## GIVEN TEXT
________________________________________

Why Being a Tour Manager Is Like Running a Startup


The title may be a little tongue-in-cheek, but looking back, I found there are many similarities between being a tour manager and a startup founder.

Between 2001 and 2004, I was a freelance tour manager for a good number of bands from the US, Canada and Germany. I spent these 3 years on European highways and in live-music venues all across the continent. Each tour meant running a startup, some for only a short time, others for more than two months straight.

Let me start by comparing the people involved in the organization of a tour and the people involved in a startup, let’s call them:


  • The band: founders / product folks
  • Fans: users
  • Tour manager: CEO / CFO
  • Tour agent / manager: Board of Directors
  • Crew: the team
  • Press: well, the press


  • Festivals: TechCrunch50

(I’ve put additional roles between brackets below)


While I never really liked to use the word product to describe something related to music (album, single, band), it works best for our comparison.

The band is the most important actor in our play. You can have everything sorted out and organized, your plan in place and you’ve involved the best people you know. But, if the band and their songs suck and nobody likes it, pretty much nobody will show up and pay and you will fail.

Just like with any web startup (your product is your marketing), if you’re a great & remarkable band that has managed to grow a passionate fan base around you, people will pay to see you play and if they think you’ve done a kick-ass job, they will most probably buy your merchandise after you finish playing.

If you manage to put people in awe, best chances are you’re going to be a winner.

Problem / Solution

That one’s easy: bands create music and want people to hear it. Fans want to experience their music in an intimate way and spend a memorable night. The solution: they leave for tour to go where their fans (users) are. Tours also mean considerably higher direct revenues for bands, through fees and merchandise sales.


Like for any startup, the people in your team are key. Your sound engineer (senior developer or system admin) will need to be the best you can get but at the same time, he’ll need to fit in socially (those of you familiar with sound engineers or developers for that matter, will know what I mean). The engineer will need to ‘read’ the bands sound and will deal with a good number of 500, 503 and 400 errors caused by local conditions and equipment.

Your merchandiser needs to be reliable, trustworthy, and great with numbers (marketer). If all goes well, she will be responsible for bringing in significant additional revenues. She will also be in direct contact with a good numbers of fans so in a way, that makes her your community manager and is a great liaison between the band and the fans.

You’ll probably have a guitar or/and drum tech (designer/developer) joining you on the road. A tech is responsible for the bands equipment, executes sound check and generally makes sure everything runs smoothly during the set. She’ll also supervise load-out and never leaves anything behind.

________________________________________

## MATERIAL PROVIDED
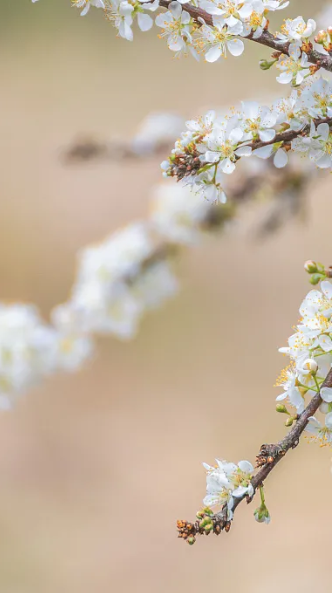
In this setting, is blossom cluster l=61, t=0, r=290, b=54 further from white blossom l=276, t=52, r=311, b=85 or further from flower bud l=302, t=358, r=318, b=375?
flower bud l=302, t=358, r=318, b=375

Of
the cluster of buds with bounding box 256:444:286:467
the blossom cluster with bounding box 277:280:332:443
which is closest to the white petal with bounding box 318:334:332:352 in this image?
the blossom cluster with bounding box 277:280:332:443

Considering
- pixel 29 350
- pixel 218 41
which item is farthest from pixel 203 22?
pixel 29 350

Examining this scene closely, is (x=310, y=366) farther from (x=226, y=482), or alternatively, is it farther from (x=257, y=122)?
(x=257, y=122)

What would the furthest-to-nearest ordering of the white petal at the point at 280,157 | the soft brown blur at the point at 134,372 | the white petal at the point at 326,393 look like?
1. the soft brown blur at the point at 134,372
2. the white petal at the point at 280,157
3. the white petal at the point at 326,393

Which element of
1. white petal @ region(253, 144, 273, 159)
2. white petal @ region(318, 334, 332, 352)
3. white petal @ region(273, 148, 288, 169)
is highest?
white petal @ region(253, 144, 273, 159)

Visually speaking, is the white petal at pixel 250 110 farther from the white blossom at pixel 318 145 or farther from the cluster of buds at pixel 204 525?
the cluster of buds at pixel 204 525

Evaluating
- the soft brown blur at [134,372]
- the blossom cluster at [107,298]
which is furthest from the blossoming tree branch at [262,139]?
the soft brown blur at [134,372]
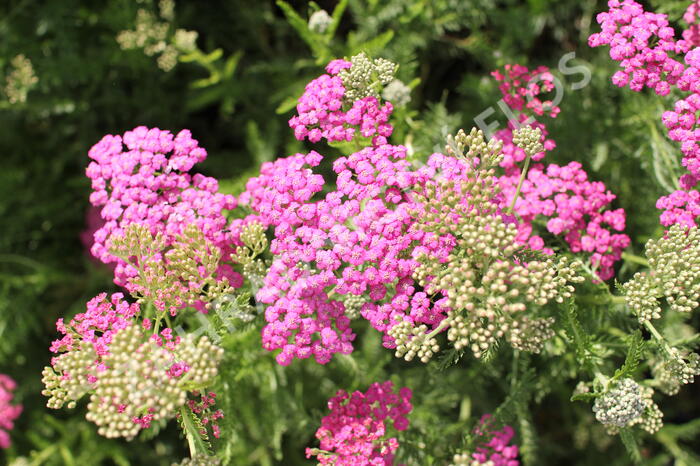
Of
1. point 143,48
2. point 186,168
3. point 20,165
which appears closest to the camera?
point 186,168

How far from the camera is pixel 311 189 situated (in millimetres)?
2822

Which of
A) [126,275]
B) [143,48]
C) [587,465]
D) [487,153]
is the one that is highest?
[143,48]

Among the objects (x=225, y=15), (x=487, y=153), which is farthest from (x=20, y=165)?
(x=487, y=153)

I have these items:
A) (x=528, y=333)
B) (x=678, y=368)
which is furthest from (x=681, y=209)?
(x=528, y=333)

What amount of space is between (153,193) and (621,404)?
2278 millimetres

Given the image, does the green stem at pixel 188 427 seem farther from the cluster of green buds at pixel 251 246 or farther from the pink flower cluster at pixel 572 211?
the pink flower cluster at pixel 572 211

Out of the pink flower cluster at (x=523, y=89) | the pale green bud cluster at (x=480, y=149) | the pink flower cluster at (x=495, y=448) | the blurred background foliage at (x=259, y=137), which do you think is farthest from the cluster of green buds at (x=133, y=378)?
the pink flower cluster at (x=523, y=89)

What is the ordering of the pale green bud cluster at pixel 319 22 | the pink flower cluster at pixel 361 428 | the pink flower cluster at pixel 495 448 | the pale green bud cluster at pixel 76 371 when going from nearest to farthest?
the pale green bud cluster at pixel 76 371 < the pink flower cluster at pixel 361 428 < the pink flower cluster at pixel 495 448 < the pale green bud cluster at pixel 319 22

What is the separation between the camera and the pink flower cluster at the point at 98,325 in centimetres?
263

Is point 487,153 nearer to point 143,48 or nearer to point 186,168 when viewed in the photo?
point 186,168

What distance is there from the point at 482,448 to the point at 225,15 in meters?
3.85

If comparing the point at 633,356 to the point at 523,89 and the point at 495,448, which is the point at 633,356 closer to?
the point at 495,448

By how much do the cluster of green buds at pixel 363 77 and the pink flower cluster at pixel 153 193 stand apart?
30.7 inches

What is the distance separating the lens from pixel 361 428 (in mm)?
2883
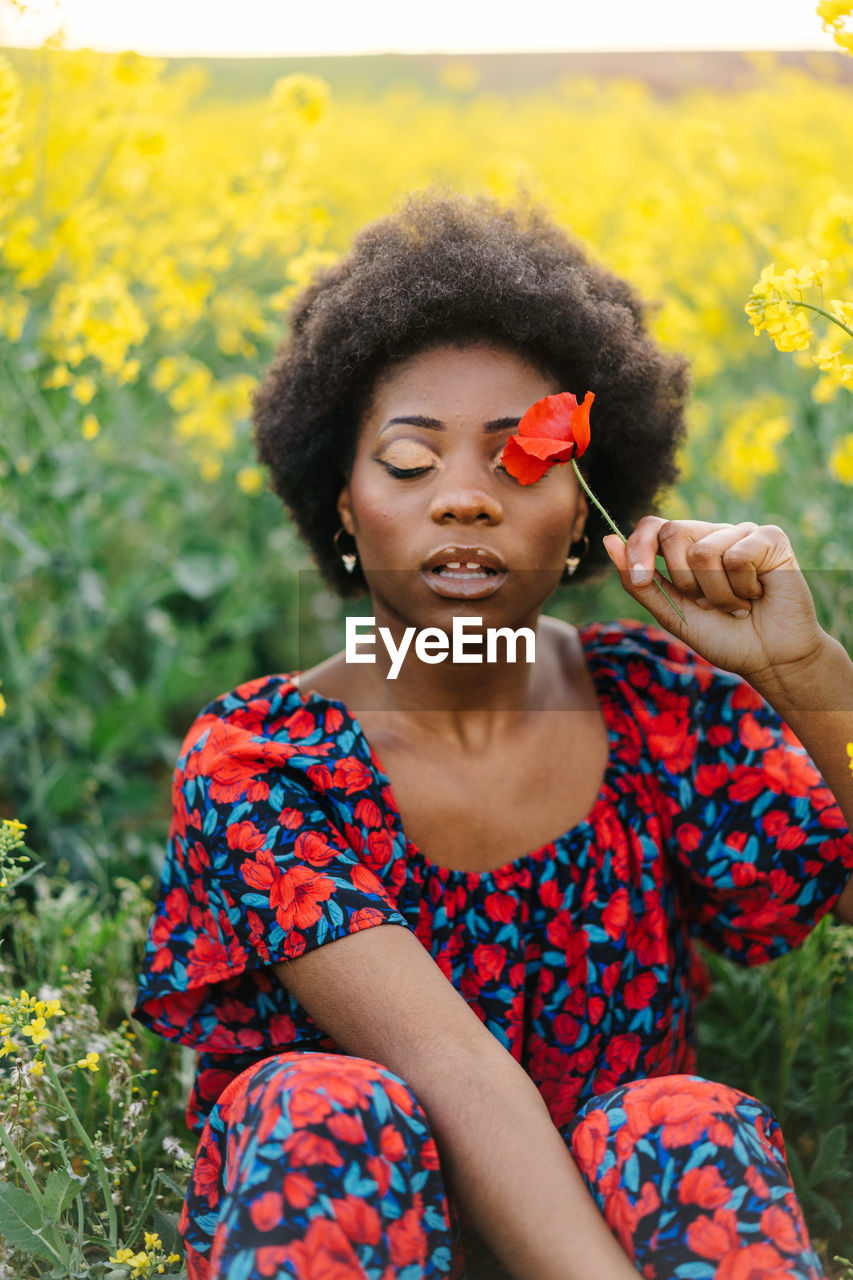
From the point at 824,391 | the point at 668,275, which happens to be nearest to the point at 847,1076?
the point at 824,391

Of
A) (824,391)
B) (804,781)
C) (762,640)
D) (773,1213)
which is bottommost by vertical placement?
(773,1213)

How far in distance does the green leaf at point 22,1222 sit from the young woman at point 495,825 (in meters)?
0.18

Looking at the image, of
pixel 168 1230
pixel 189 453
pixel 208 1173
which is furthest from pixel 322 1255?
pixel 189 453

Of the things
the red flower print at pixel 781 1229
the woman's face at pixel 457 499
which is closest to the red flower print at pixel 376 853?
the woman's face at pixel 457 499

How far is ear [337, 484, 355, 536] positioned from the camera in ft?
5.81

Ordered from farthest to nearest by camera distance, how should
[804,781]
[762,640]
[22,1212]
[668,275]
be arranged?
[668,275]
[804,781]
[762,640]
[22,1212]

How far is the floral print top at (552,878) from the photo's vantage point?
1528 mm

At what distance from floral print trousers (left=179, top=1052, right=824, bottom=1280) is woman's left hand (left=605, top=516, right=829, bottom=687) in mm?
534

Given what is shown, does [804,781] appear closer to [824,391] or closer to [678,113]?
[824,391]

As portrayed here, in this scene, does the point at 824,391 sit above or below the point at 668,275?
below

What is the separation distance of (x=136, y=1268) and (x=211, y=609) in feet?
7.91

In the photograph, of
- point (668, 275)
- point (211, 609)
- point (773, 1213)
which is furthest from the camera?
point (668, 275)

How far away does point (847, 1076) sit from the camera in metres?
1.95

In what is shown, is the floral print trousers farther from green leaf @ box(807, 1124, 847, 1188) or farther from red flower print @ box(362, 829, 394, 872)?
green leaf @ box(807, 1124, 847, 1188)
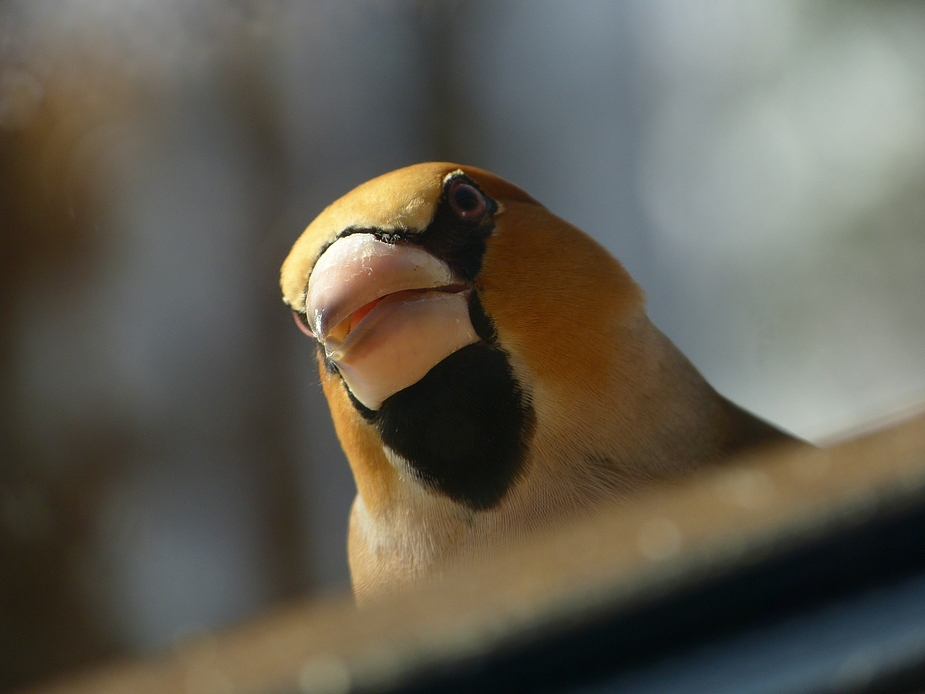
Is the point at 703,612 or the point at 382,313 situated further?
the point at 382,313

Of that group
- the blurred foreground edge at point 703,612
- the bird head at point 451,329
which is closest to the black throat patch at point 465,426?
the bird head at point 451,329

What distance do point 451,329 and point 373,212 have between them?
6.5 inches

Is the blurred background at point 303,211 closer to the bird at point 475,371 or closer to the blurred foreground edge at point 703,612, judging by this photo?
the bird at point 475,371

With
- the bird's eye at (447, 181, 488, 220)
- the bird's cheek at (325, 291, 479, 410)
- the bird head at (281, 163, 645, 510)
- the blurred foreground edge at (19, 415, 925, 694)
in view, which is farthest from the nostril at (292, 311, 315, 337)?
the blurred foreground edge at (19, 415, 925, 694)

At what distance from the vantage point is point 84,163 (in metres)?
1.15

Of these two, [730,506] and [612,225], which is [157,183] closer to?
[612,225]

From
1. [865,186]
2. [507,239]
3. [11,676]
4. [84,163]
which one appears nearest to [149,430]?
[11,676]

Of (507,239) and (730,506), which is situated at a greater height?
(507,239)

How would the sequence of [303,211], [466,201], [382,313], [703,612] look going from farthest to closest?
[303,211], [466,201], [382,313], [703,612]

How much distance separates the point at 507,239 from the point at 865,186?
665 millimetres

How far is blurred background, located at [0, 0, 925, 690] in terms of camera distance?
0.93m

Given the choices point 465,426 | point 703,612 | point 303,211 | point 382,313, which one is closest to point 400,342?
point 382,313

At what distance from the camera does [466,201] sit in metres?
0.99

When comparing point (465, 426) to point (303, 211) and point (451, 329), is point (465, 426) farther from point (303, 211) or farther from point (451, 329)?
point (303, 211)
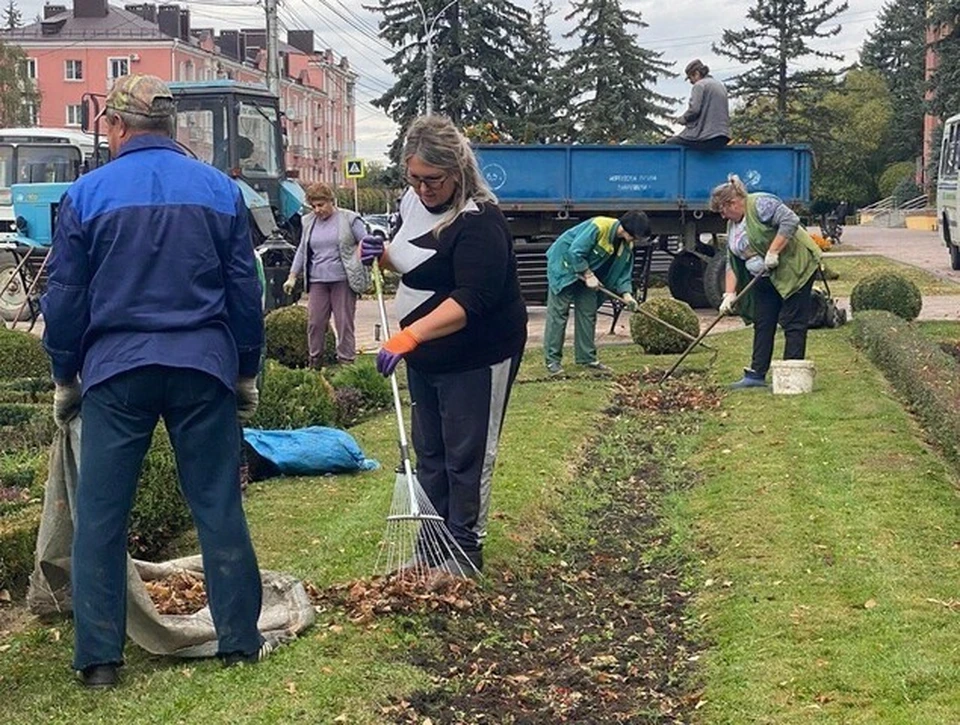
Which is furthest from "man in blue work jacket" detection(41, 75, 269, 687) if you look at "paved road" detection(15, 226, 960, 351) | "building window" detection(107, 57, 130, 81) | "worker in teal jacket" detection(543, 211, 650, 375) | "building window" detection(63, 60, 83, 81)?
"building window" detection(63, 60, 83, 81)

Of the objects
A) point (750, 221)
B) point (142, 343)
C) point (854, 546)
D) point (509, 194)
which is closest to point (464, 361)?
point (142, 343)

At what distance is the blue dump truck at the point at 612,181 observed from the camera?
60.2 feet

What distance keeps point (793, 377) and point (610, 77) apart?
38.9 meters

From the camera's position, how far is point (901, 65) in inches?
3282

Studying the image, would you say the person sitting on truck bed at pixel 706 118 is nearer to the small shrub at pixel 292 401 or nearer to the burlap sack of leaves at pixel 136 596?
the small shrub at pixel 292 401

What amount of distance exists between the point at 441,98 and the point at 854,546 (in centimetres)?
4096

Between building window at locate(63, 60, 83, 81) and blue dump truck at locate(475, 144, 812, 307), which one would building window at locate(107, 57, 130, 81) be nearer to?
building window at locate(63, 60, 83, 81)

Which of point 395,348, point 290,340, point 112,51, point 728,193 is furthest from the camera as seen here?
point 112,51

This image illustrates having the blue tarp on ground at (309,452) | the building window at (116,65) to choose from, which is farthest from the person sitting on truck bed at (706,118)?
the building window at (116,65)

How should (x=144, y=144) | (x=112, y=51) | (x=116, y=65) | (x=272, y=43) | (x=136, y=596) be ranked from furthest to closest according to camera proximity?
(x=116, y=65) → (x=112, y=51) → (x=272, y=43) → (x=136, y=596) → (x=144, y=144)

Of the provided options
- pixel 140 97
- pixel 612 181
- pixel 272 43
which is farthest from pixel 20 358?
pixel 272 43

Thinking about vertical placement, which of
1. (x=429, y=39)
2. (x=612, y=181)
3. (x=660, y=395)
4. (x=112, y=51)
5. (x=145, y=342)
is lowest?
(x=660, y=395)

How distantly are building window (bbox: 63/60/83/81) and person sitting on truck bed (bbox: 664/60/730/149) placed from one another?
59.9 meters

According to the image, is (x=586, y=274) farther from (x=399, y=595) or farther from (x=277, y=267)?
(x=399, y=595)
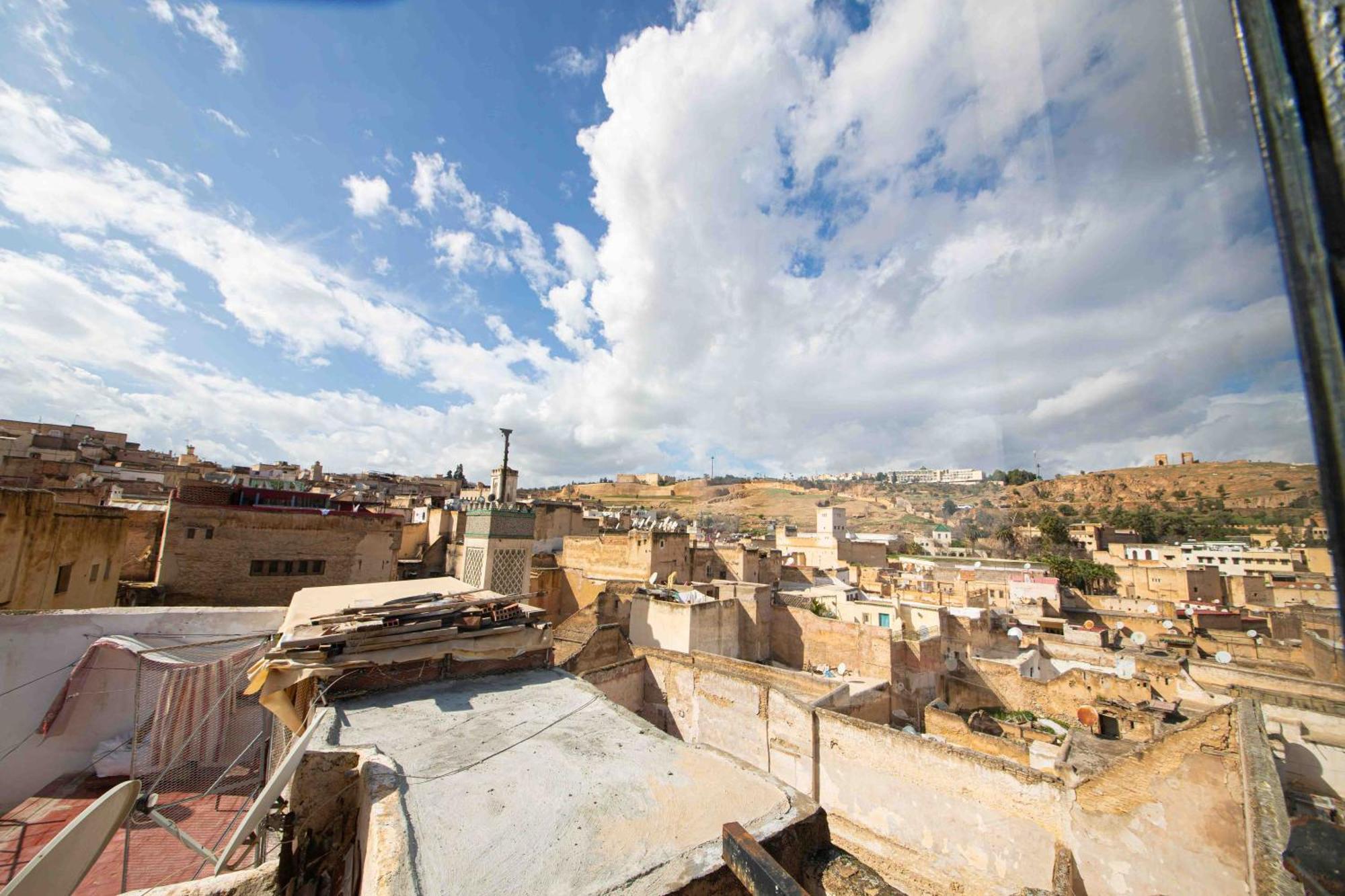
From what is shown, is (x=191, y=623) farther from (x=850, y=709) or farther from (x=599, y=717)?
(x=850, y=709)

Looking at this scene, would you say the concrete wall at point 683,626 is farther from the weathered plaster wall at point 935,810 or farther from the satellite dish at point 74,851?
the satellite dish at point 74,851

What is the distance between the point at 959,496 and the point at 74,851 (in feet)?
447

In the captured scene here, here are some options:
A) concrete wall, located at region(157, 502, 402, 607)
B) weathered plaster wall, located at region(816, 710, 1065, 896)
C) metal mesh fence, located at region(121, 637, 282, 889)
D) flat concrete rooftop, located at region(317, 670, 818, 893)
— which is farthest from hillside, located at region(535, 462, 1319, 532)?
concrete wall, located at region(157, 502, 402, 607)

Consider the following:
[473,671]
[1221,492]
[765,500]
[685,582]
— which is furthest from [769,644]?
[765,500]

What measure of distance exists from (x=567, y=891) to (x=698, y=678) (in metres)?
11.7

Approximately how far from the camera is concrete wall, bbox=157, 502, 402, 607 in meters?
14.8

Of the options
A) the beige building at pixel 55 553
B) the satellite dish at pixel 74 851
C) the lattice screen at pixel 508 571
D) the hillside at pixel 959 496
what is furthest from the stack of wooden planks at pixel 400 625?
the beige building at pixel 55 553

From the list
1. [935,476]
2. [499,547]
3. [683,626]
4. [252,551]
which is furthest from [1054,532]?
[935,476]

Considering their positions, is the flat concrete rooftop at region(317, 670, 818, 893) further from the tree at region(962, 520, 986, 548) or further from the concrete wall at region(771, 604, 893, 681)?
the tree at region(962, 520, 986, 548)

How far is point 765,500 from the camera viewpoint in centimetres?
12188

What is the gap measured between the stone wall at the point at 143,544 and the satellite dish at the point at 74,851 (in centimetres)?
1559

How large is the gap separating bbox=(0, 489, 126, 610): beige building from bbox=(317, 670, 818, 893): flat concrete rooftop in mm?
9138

________________________________________

## WORK REQUIRED
Copy the passage of the tour manager text starting with "Just like with" and going on through "you finish playing.", keeping every word and mark unchanged.

## COMPLETED TASK
Just like with any web startup (your product is your marketing), if you’re a great & remarkable band that has managed to grow a passionate fan base around you, people will pay to see you play and if they think you’ve done a kick-ass job, they will most probably buy your merchandise after you finish playing.